Source entries:

>> Start

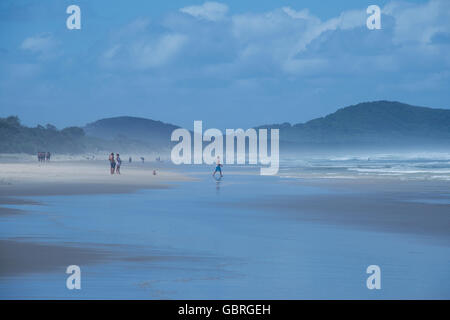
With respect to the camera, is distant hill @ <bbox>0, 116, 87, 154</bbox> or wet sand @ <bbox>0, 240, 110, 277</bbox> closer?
wet sand @ <bbox>0, 240, 110, 277</bbox>

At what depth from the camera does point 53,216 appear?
17141 millimetres

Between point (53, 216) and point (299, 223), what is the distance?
20.3 ft

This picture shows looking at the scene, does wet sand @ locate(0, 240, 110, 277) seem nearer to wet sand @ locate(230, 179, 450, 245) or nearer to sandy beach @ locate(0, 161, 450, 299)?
sandy beach @ locate(0, 161, 450, 299)

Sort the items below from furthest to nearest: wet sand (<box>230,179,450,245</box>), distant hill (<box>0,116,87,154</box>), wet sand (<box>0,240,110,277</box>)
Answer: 1. distant hill (<box>0,116,87,154</box>)
2. wet sand (<box>230,179,450,245</box>)
3. wet sand (<box>0,240,110,277</box>)

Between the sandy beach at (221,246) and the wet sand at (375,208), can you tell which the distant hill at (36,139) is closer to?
the wet sand at (375,208)

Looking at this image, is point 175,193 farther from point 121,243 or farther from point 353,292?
point 353,292

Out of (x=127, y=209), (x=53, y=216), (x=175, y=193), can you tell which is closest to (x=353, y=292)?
(x=53, y=216)

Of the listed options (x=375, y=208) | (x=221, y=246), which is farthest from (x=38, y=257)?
(x=375, y=208)

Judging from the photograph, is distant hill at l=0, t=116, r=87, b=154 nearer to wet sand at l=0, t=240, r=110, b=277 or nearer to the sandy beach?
the sandy beach

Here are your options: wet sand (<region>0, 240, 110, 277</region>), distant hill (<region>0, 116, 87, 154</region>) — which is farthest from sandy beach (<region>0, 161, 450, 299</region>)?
distant hill (<region>0, 116, 87, 154</region>)

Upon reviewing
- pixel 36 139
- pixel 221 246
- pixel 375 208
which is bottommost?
pixel 221 246

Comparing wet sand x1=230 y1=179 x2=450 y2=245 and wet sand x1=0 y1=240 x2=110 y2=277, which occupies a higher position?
wet sand x1=230 y1=179 x2=450 y2=245

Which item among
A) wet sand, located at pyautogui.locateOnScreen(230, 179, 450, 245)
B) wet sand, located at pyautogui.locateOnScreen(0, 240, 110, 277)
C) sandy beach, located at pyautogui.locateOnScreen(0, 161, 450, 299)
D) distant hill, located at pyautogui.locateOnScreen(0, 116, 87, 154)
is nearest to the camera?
sandy beach, located at pyautogui.locateOnScreen(0, 161, 450, 299)

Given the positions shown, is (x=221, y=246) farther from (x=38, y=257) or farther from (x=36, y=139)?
(x=36, y=139)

>> End

* **Task objective**: Reproduce the entries word for word, starting at the line that contains "Judging from the" and continuing through the end of the entries.

* **The result**:
Judging from the photograph, is distant hill at l=0, t=116, r=87, b=154 nearer to wet sand at l=0, t=240, r=110, b=277 or nearer to the sandy beach?
the sandy beach

Here are your options: wet sand (<region>0, 240, 110, 277</region>), distant hill (<region>0, 116, 87, 154</region>) — which is farthest from sandy beach (<region>0, 161, 450, 299</region>)?
distant hill (<region>0, 116, 87, 154</region>)

Upon reviewing
- pixel 36 139
- pixel 221 246
- pixel 375 208
which is bottommost?
pixel 221 246

Comparing wet sand x1=230 y1=179 x2=450 y2=245 and wet sand x1=0 y1=240 x2=110 y2=277, which occupies a higher position?
wet sand x1=230 y1=179 x2=450 y2=245

Which item among
A) wet sand, located at pyautogui.locateOnScreen(230, 179, 450, 245)
B) wet sand, located at pyautogui.locateOnScreen(0, 240, 110, 277)
C) sandy beach, located at pyautogui.locateOnScreen(0, 161, 450, 299)
D) distant hill, located at pyautogui.locateOnScreen(0, 116, 87, 154)
is nearest to the camera?
sandy beach, located at pyautogui.locateOnScreen(0, 161, 450, 299)

Given the positions shown, is (x=221, y=246) farther from (x=38, y=257) or farther from (x=36, y=139)?
(x=36, y=139)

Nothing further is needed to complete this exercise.